→ **Excerpted passage**
Elsewhere in Ushuaia is a small museum dedicated to the Yamana. It has a few harpoon tips and other implements, but otherwise mostly maps and explanations rather than original materials.
In the Presidio there are exhibits related to the prison, including a mock-up of a well-known political prisoner, Ricardo Rojas, sent to Ushuaia for three months in 1934. Unlike the transported convicts sent to Australia from England, the people sent to Ushuaia were able to return to the main part of Argentina after serving their sentence.
The maritime museum includes 1/100-scale models of many of the famous ships to visit this area, beginning with the Trinidad, one of the ships of Magellan. Magellan, the first European known to have seen Tierra del Fuego, gave it its name because he saw many fires on the island while he was exploring the Strait of Magellan.
While I was in Ushuaia, there was a 1-day strike (called "paro" in Spanish) throughout Argentina. Here is a march down Avenida San Martin, the main shopping street of Ushuaia.
This is undoubtdedly the southernmost place I have ever been. Because it is so far South, Ushuaia has seen many explorers come through, on their way either between the Atlantic and the Pacific, or on to Antarctica. This sign shows the distances from Antarctica to a few towns in the Southern Hemisphere.
And this sign shows distances from Ushuaia to Madrid and Moscow as well as Antarctica.
Ushuaia is a relaxed town, including many fearless dogs.
The Beagle Channel is named after the english ship Beagle, which surveyed the area between 1828 and 1830, and on a second trip in 1832. The second trip, the ship had aboard Charles Darwin, and eventually visited the Galapagos islands on its way around the world.
Because of the variable weather, I was lucky to find a fairly calm day to take a boat tour on the Beagle Channel.
Many sea lions live in the Beagle channel. The big one in the next three pictures is a male.
Overall, there were many sea lions on a fairly small rock.
We also saw many seabirds, especially different kinds of cormorants.
During the glacial ages, the Beagle channel was a valley filled with a glacier 1,000m thick. Now that it is filled with seawater, it has many treacherous rocks and islets. One of the islets holds the lighthouse of Les Eclaireurs.
I am familiar with Jules Verne's novel "Le Phare du Bout du Monde", "The lighthouse at the End of the World". That novel takes place about 200km further east, on the Isla de los Estados.

→ **Dataset section**
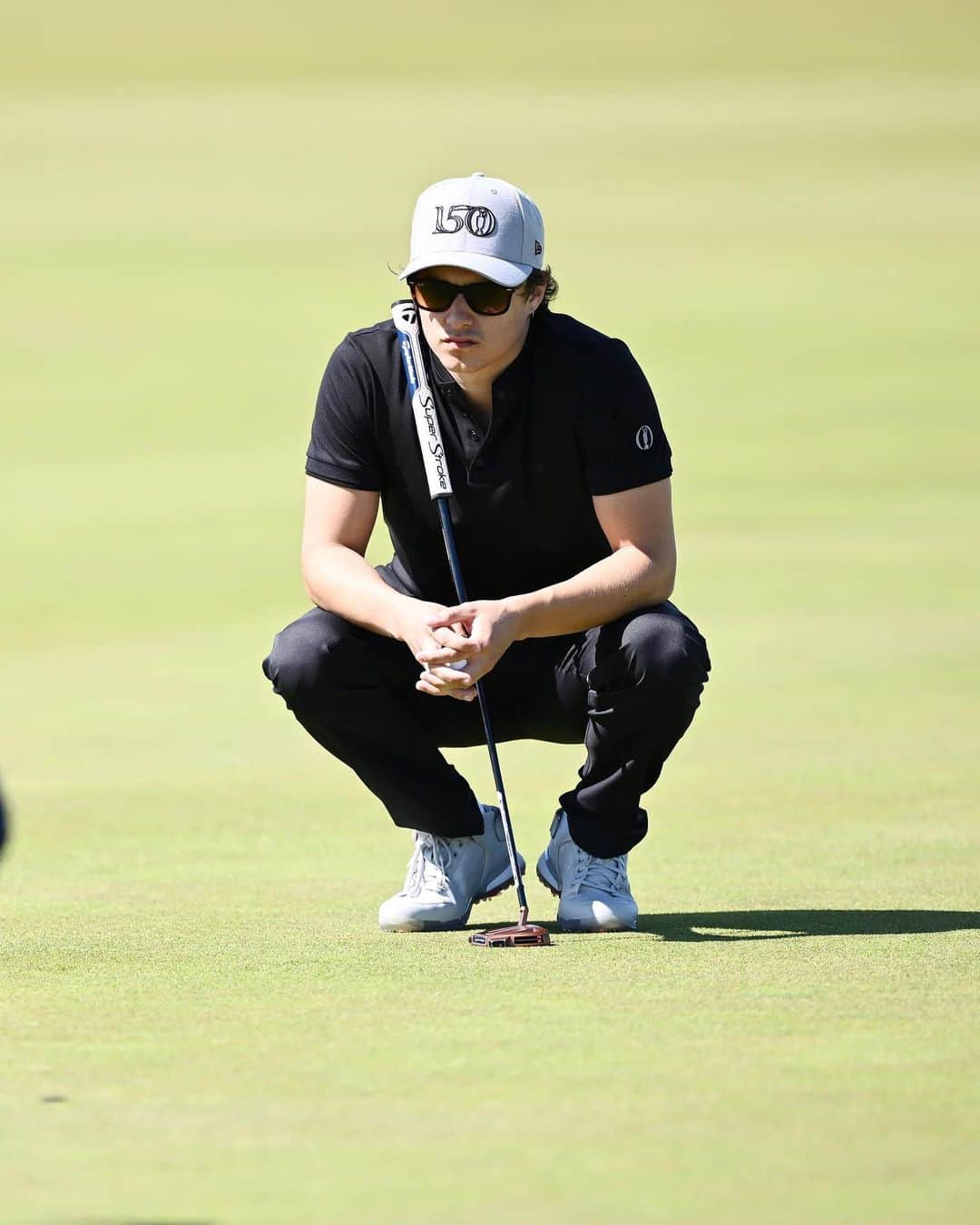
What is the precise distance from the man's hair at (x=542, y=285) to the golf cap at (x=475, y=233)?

→ **What you need to do**
[1] Summarize the Ushuaia travel account in two sentences.
[2] Write the next part of the Ushuaia travel account, starting after its final sentence.
The material is not needed for anything asked here.

→ **Solved problems**
[1] The account describes museums in Ushuaia: a small one dedicated to the Yamana, prison exhibits in the Presidio that include a mock-up of the political prisoner Ricardo Rojas, and a maritime museum with 1/100-scale models of ships starting with Magellan's Trinidad. It also mentions a one-day nationwide strike, the town's relaxed feel and fearless dogs, and a boat tour on the Beagle Channel, which is named after the survey ship Beagle, is home to many sea lions and seabirds, and has rocky islets, one of which holds the lighthouse of Les Eclaireurs.

[2]
The boat tour included a brief excursion ashore on a small island called Carelo, which is a protected natural area.
This small bush is called Chaura (probably Gaultheria mucronata).
This one is quite famous, and is called Calafate (Berberis microphylla). Unfortunately, it is not yet the season for the fruit, or I would have tried it.
The Notro (Embothrium coccineum) bushes were bigger than anything around them, and had beautiful red flowers. They put out sticky sweet nectar that feeds hummingbirds. I did not see any hummingbirds, but I did taste the nectar. I also saw a pair of wild geese.
One very special plant grows very slowly (1mm per year) and forms green mounds. It is called Chareta, or Bolax Gummifera, and belongs to the same family as carrots.
Because the plant grows very slowly, it is very vulnerable to abuse, both from humans, and from introduced animals such as muskrats.
Other plants grow in the sea. I believe this is kelp. Kelp forests in this area nurture a variety of marine life, including ultimately the sea lions and people such as the indigenous Yamana.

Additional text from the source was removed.